The present disclosure relates generally to a semiconductor device and a method for manufacturing the semiconductor device.

In accordance with the rapid development of the electronics industry and user demands, electronic devices are becoming more compact and multi-functional. Therefore, high integration of a semiconductor chip used in the electronic devices is required, such that the design rule for components of the semiconductor chip is decreasing. Accordingly, there is a need for a method of introducing a low dielectric constant insulating layer to reduce parasitic capacitance inside the semiconductor chip, especially between wirings.

A technical purpose that the present disclosure seeks to achieve is to provide a semiconductor device with improved product reliability. The inventive concept, as manifested in one or more embodiments, provides a semiconductor package in which a plurality of semiconductor chips with through silicon vias (TSV) are stacked in a vertical direction.

Another technical purpose that the present disclosure seeks to achieve is to provide a method for manufacturing a semiconductor device that may result in a semiconductor device with improved product reliability.

Embodiments according to the present disclosure are not limited to the above-mentioned purpose(s). Other purposes and advantages according to the present disclosure that are not mentioned may be understood based on the following descriptions, and may be more clearly understood based on embodiments according to the present disclosure. Further, it will be easily understood that the purposes and advantages according to the present disclosure may be realized using means shown in the claims or combinations thereof.

According to an example embodiment of the present disclosure, a semiconductor device includes: a substrate; a first interlayer insulating film on the substrate; a through-via extending through the substrate and the first interlayer insulating film; a second interlayer insulating film on the first interlayer insulating film, wherein the second interlayer insulating film includes a low dielectric constant material and is in contact with an upper surface of the first interlayer insulating film; and a first wiring pattern in the second interlayer insulating film and on the through-via.

According to an example embodiment of the present disclosure, a semiconductor device includes: a substrate; a circuit element on the substrate; a contact on the substrate and electrically connected to the circuit element; a first interlayer insulating film on the substrate so as to cover the circuit element and the contact; a through-via extending through the first interlayer insulating film and the substrate; a second interlayer insulating film on the first interlayer insulating film, wherein the second interlayer insulating film includes a low dielectric constant material and non-contacts the through-via; a first wiring pattern extending through the second interlayer insulating film so as to contact the through-via; and a second wiring pattern extending through the second interlayer insulating film so as to contact the contact.

※ ※ ※

Rewrite the stretch of the semiconductor device text that begins with the words containing "In accordance with" and ends with "a vertical direction.", changing "compact" to "portable".

◆ **Recorded data**:
※ ※ ※

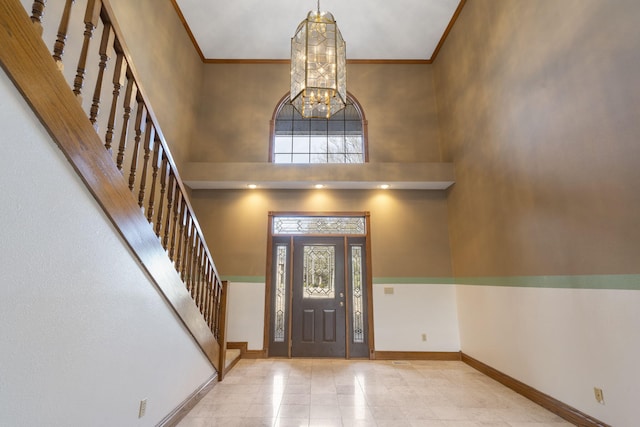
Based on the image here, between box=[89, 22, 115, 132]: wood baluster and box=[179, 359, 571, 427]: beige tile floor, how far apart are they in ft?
8.06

※ ※ ※

◆ **Final result**:
In accordance with the rapid development of the electronics industry and user demands, electronic devices are becoming more portable and multi-functional. Therefore, high integration of a semiconductor chip used in the electronic devices is required, such that the design rule for components of the semiconductor chip is decreasing. Accordingly, there is a need for a method of introducing a low dielectric constant insulating layer to reduce parasitic capacitance inside the semiconductor chip, especially between wirings.

A technical purpose that the present disclosure seeks to achieve is to provide a semiconductor device with improved product reliability. The inventive concept, as manifested in one or more embodiments, provides a semiconductor package in which a plurality of semiconductor chips with through silicon vias (TSV) are stacked in a vertical direction.